Methods and techniques for memorizing the English alphabet

There are many ways to learn the English alphabet from scratch that are suitable for both adults and children.

The most popular way to learn the English alphabet is through tables. You can print the English alphabet tables from this article or search for others: English alphabet by numbers; English alphabet with numbering of letters, etc. Hang them over your desk and browse and read aloud whenever you have a free moment. The main thing is to memorize the alphabet with the pronunciation of sounds.

One of the most effective ways is to make colored cards with the letters and words that begin with them and post them in a prominent place. These cards can be made by yourself or bought in the store. It is better to use well-known words, for example, the names of animals.

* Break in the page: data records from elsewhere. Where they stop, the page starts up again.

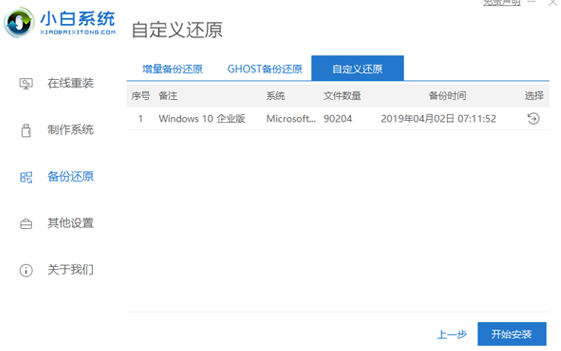 1617768024117584.png image.png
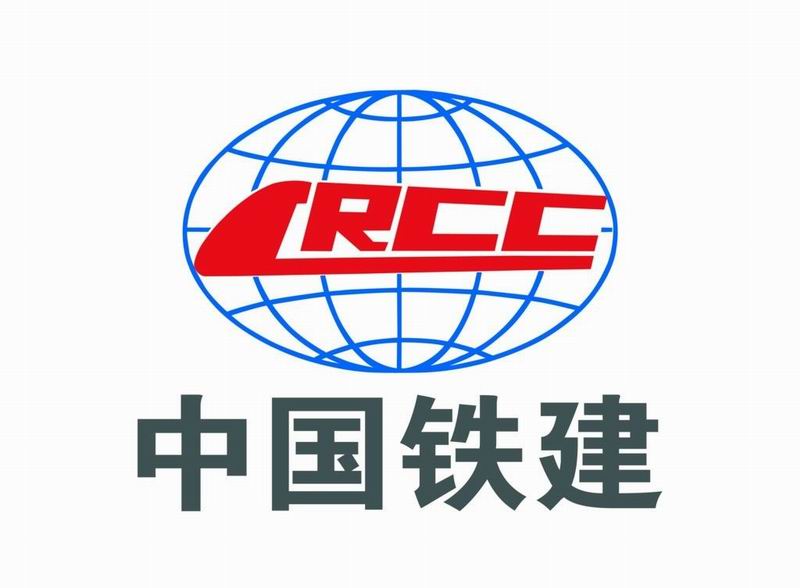 中國鐵建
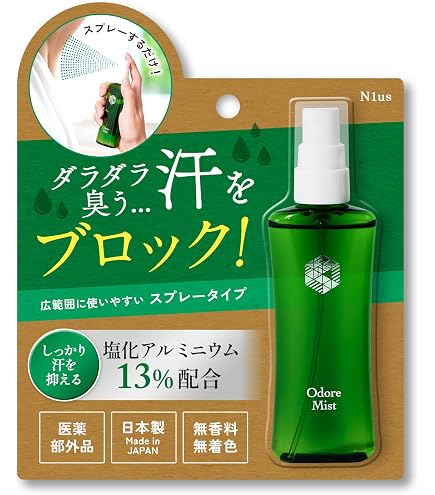 Amazon.co.jp: オドレミン 25ml 3本セット : ビューティー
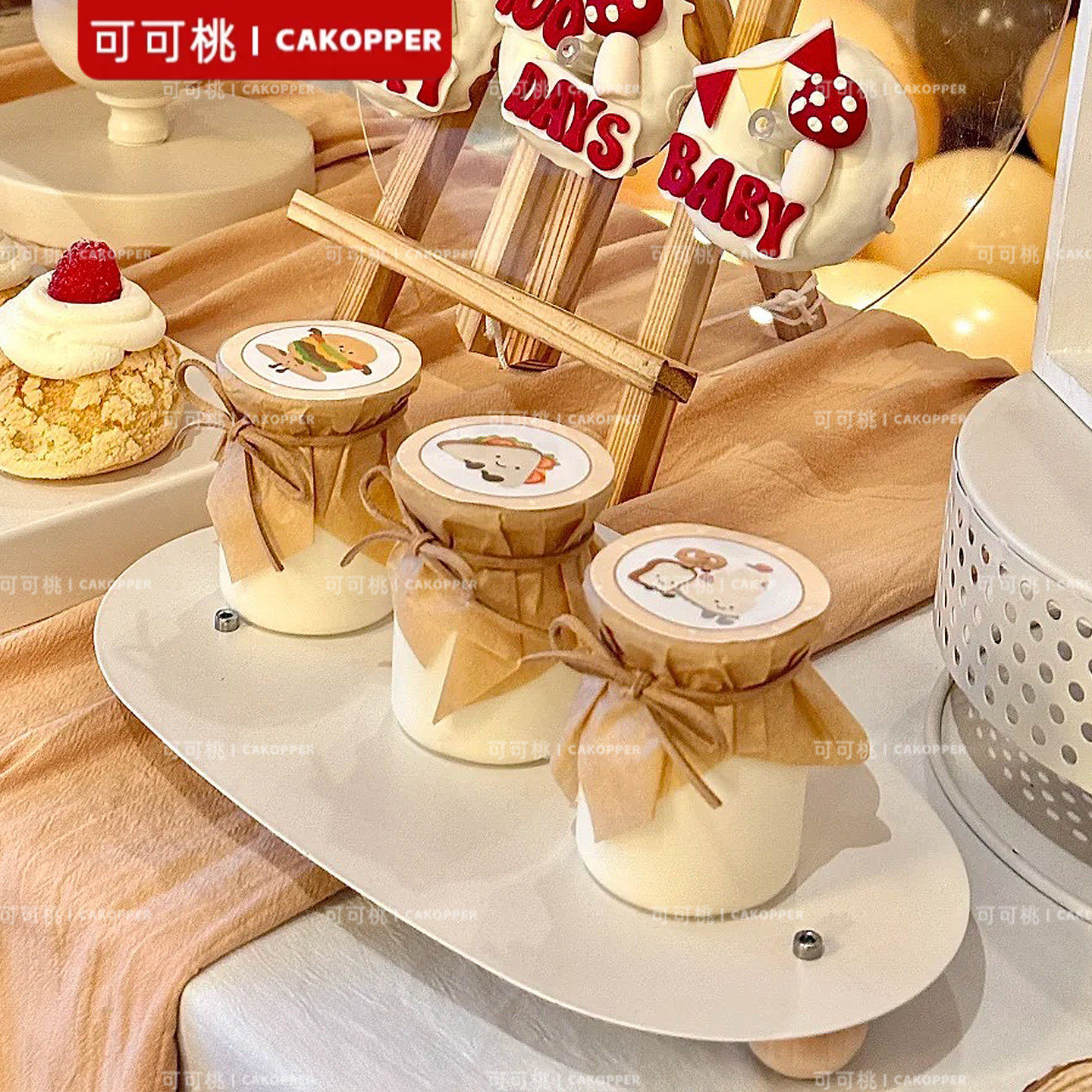 儿童甜品台烘焙Jellycat卡通摆件生日蛋糕插牌慕斯杯贴纸装饰套装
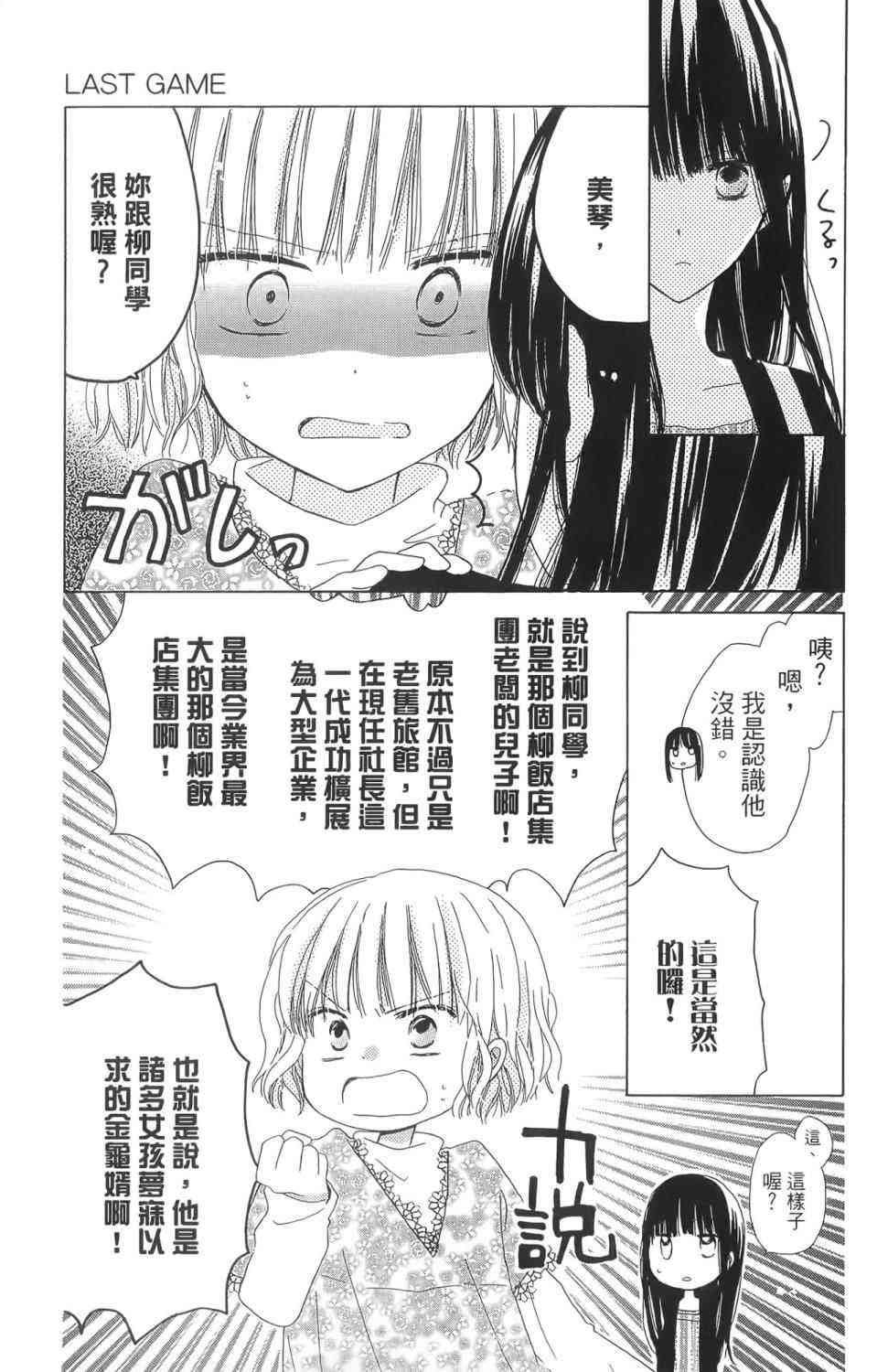 LAST GAME 1卷 第94页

You can train with special exercises, for example, this one: get a special notebook and write letters in it several lines at a time - both uppercase and lowercase letters of the English alphabet. And when writing, dictate to yourself aloud the name of the letter. This exercise includes all three main types of memory: auditory, visual and motor.

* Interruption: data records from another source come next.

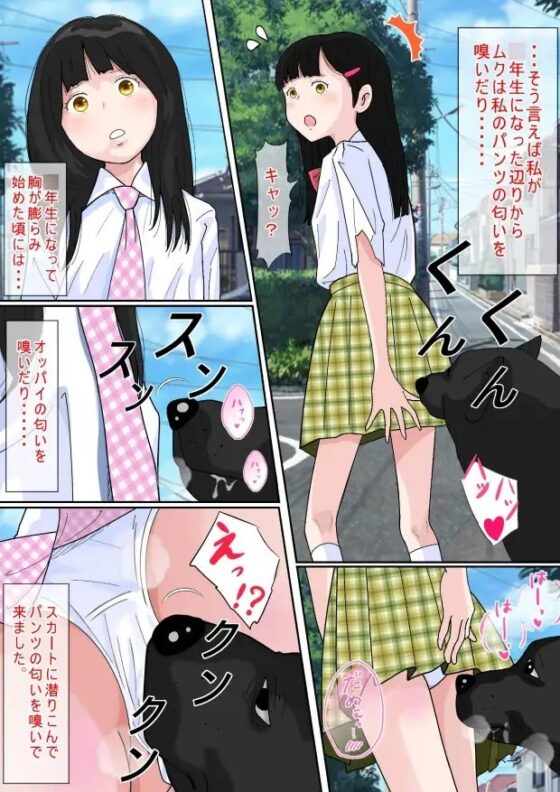 ワンコとエッチ [サークルこたつぶとん] | DLsite 同人 - R18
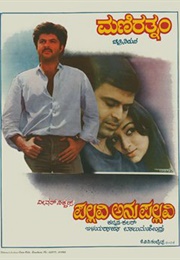 Pallavi Anu Pallavi (1983)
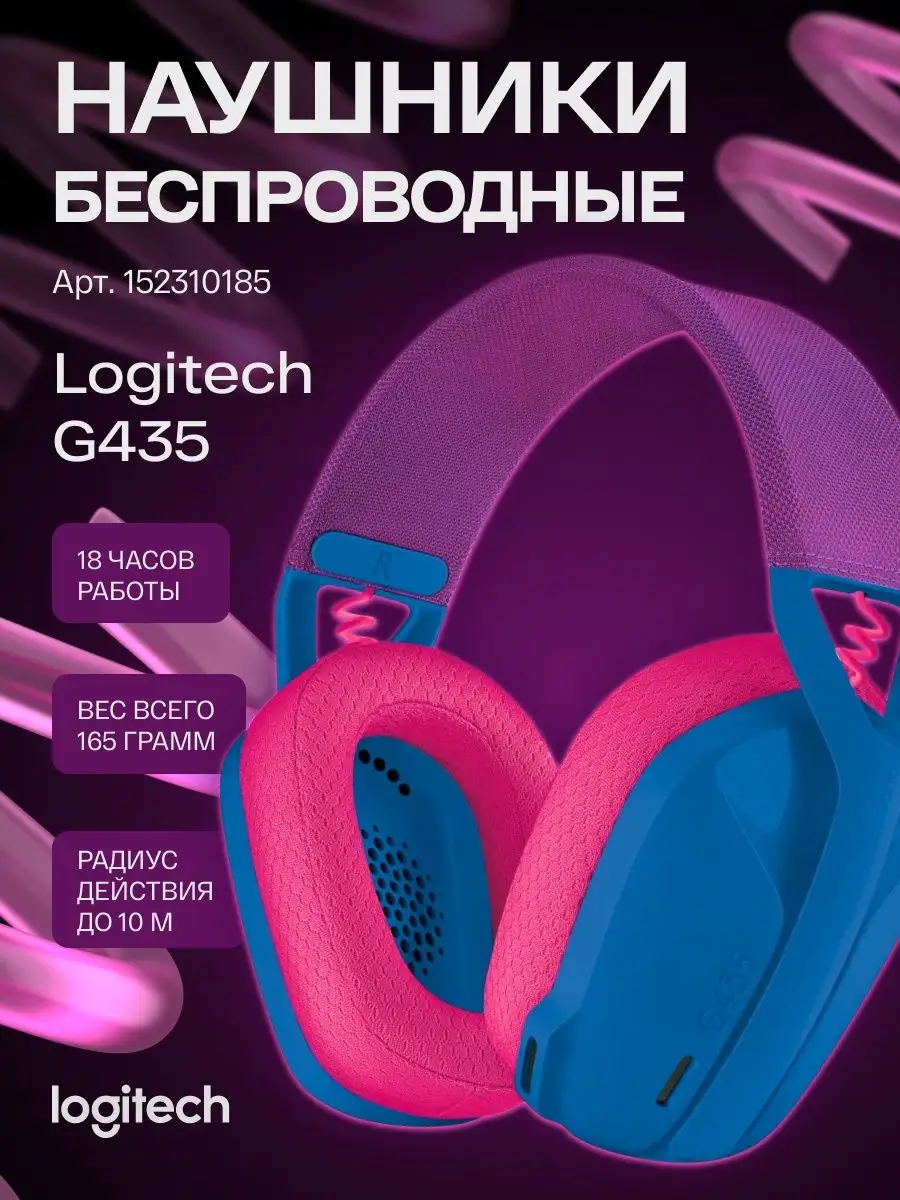 Наушники беспроводные игровые G435 Logitech купить по цене 5 668 ₽ в  интернет-магазине Wildberries | 152339786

Don't forget about games that will help you learn the English alphabet. For example, Spell the word or “Spell the word” - whoever spells it wrong first loses. And you can also read the alphabet at speed, write letters correctly by ear, pronounce the letters written on the card, and so on. The audio alphabet of the English language with pronunciation has proven itself well. A student can independently master the letters and sounds just by listening to the recording. The main thing is to be systematic.

Interesting facts about the English alphabet

Learning the sounds and letters of the English language will be more fun if you know a few interesting facts about the alphabet:

  1. The English alphabet can be called by its first letters "ABC";
  2. The English word alphabet comes from the Latin alphabet, where alpha and beta were the first letters of the alphabet. But even before the Latin alphabet, they were the first letters of the Phoenician alphabet (alef and bet), which arose in 1050 BC. e.
  3. The article the is the most common word in the English language.
  4. The most common letter in the English alphabet is E, and the most common consonant is T. The letters S and T are most common at the beginning of English words. The rarest letters in the alphabet are Q and Z.
  5. There are only 5 vowels in English and as many as 20 vowels! For example, the letters Y and W can be pronounced as vowels (try, my, cow, few). The same letter can be read in several ways, for example, in the words cat [kæt], place [pleis], dark [daːk], air [ɛə].
  6. All 26 letters of the English alphabet can be put into a sentence or pangram that shows how each letter of the font will look like: "The quick brown fox jumps over the lazy dog" (loosely translated: "The quick brown fox jumps over the lazy dog." English analogue - "Eat some more of these soft French rolls and drink tea").


English speakers remember their alphabet much more often than Russian speakers, because in English the pronunciation of a word often does not match its spelling.